NEWS3 April 2023

Data breach reported by Dutch research firm

Europe GDPR News Privacy

NETHERLANDS – Fourteen clients of Dutch market research firm Blauw have been affected by a data breach at software supplier Nebu B.V, part of IT firm Enghouse Interactive.

Data security abstract image

In a statement released last week, Blauw said that third parties may have gained access to data the company collects and processes for clients and for its own satisfaction surveys.

This includes data necessary to invite people to participate in the research, such as names, email addresses and phone numbers, and any answers provided to survey questions.

Blauw has reported the breach to the Dutch Data Protection Authority and has informed its own clients about the incident.

It is reported that VodafoneZiggo, the Dutch branch of communications firm Vodafone, had been one of the firms affected by the data breach at Nebu.

In its statement, Blauw said it had received written notice of unauthorised access to Nebu’s network on 24th March, with confirmation on 27th March that data had been accessed.

“We regret this deeply and have informed our clients about the breach. We do not yet know exactly what has been stolen,” the statement from Blauw said.

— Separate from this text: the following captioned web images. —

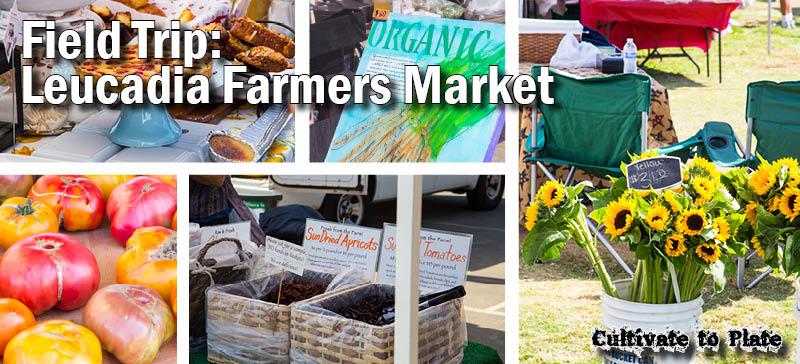 Field Trips: Leucadia Encinitas Farmers' Market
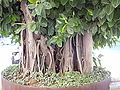 Ficus 2008 2.JPG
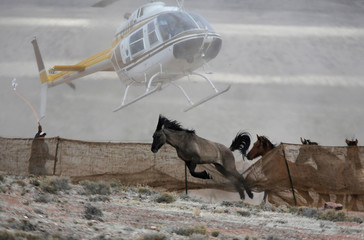 File photo of several wild horses escaping as a helicopter is used by the Bureau of Land Management (BLM) to gather horses into a trap south of Garrison, Utah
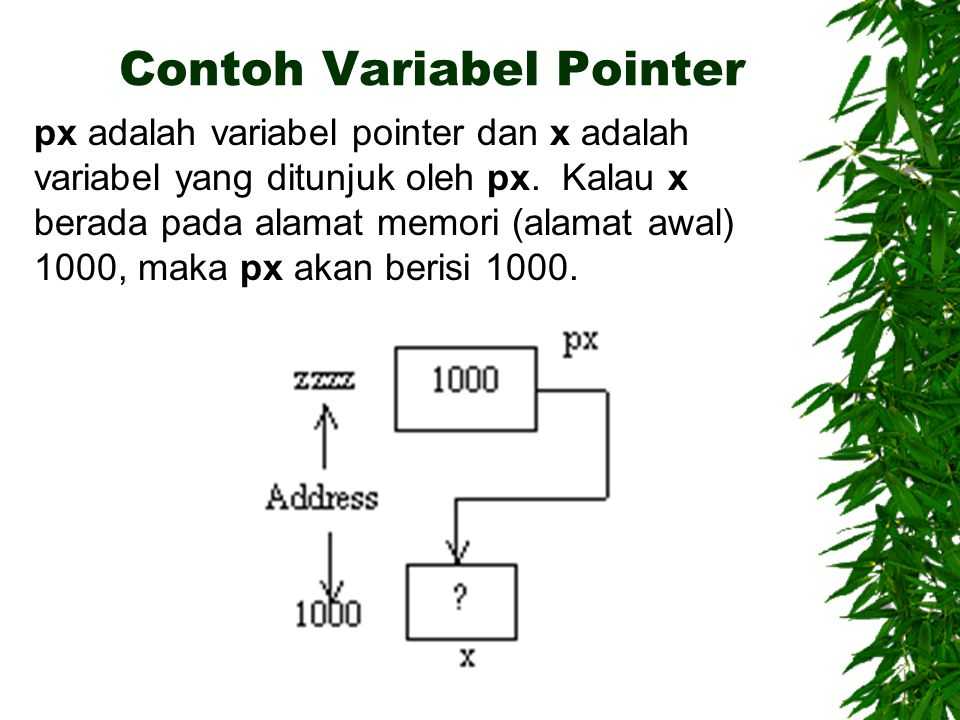 Contoh Variabel Pointer px adalah variabel pointer dan x adalah variabel yang ditunjuk oleh px.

“At the moment, the investigation is ongoing to determine which data may have been viewed or stolen by unauthorised parties.

“We will do everything we can in the coming period to keep our clients informed as well as possible. We find it extremely regrettable that this situation has arisen, both for our clients and for their customers who have participated in the research.”

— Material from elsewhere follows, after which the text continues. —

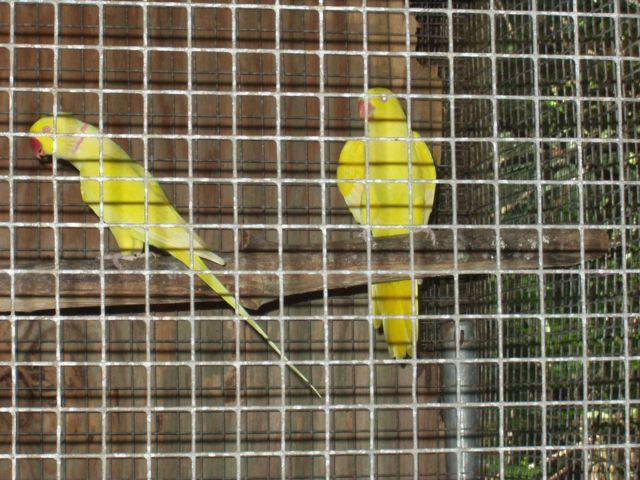Lutino Indian Ringneck pair mature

Wim van Slooten, director at the Data & Insights Network, said the organisation had been “inundated with messages from large and smaller clients that they had to inform them, to their great regret, that data from their customers has been exposed due to a data breach at the IT supplier”.

He added that a number of Nebu platform users had been affected, but that it was not currently known whether data had been downloaded in the hour that the data breach occurred.

“The good news is that the data breach is probably limited in terms of size, the annoying news is that we do not know which limited part was affected by the data breach,” van Slooten added. 

Research Live has approached Nebu for comment.